Tears of homesickness came into Myrtle’s eyes; it could have been Herbert’s brother lying there! ‘Oh, Lambert, ‘she said making a last attempt, ‘look at the way his whiskers curve, and the shine on his skin. Did you ever see anything so lovely?’

‘They aren’t worth anything,’ said Lambert in a bored voice. ‘You can’t get any money for seals. They’re common.’

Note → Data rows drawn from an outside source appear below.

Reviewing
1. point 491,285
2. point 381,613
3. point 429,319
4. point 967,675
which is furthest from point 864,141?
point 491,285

And then he opened his mouth and yawned once more. He yawned so that Myrtle saw his unhealthy tongue, his tonsils, even the little flap of skin at the back of the throat that stops the food going down the wrong way—and something snapped inside her.

She wouldn’t kidnap this loathsome child in a hundred years. The thought of waking up on the Island and knowing he was there made her blood run cold, and she could no more soil her cello case by stuffing the repulsive brat into it than she could fly. She would take Lambert back to his house and tell her sisters that she was a failure as a kidnapper, and she would go home.

Once she had decided this she felt better, but there was a long afternoon to get through still; one of the longest of her life, it seemed to Myrtle. Lambert lived in a large house bristling with burglar alarms and fitted with ankle-deep carpets, a private bar, a swimming pool, and a kitchen full of gadgets which hummed and pulsed and throbbed and which she had no idea how to use.

What Lambert’s house didn’t have in it was any people. His father was busy getting rich, and his mother was busy spending the money he made, so neither of them spent much time at home. Myrtle had been told to wait till the woman who gave Lambert his supper came, and hand him over.

Lambert sat down in front of an enormous telly and started zapping channels in a bored way, and Myrtle made her way to the bathroom to freshen up. She had decided to flush the chloroform down the loo; it bothered her having it when she had given up as a kidnapper, so she took the bottle and her bag of hairpins and made her way upstairs.

‘What have you got there?’ Lambert’s suspicious voice made her turn round. He had put his telephone in his pocket and was glaring at her, narrowing his eyes. ‘You’re stealing something. What’s in that bottle?’

He leant forward to try and snatch the bottle. Aunt Myrtle put it behind her back but Lambert kicked her hard in the shins, twisted her free arm and grabbed the bottle. Then he undid the stopper and put his nose to it.

‘Don’t!’ cried Myrtle. ‘Put it down, Lambert.’

But it was too late. The loathsome boy lay felled and quite unconscious on the floor.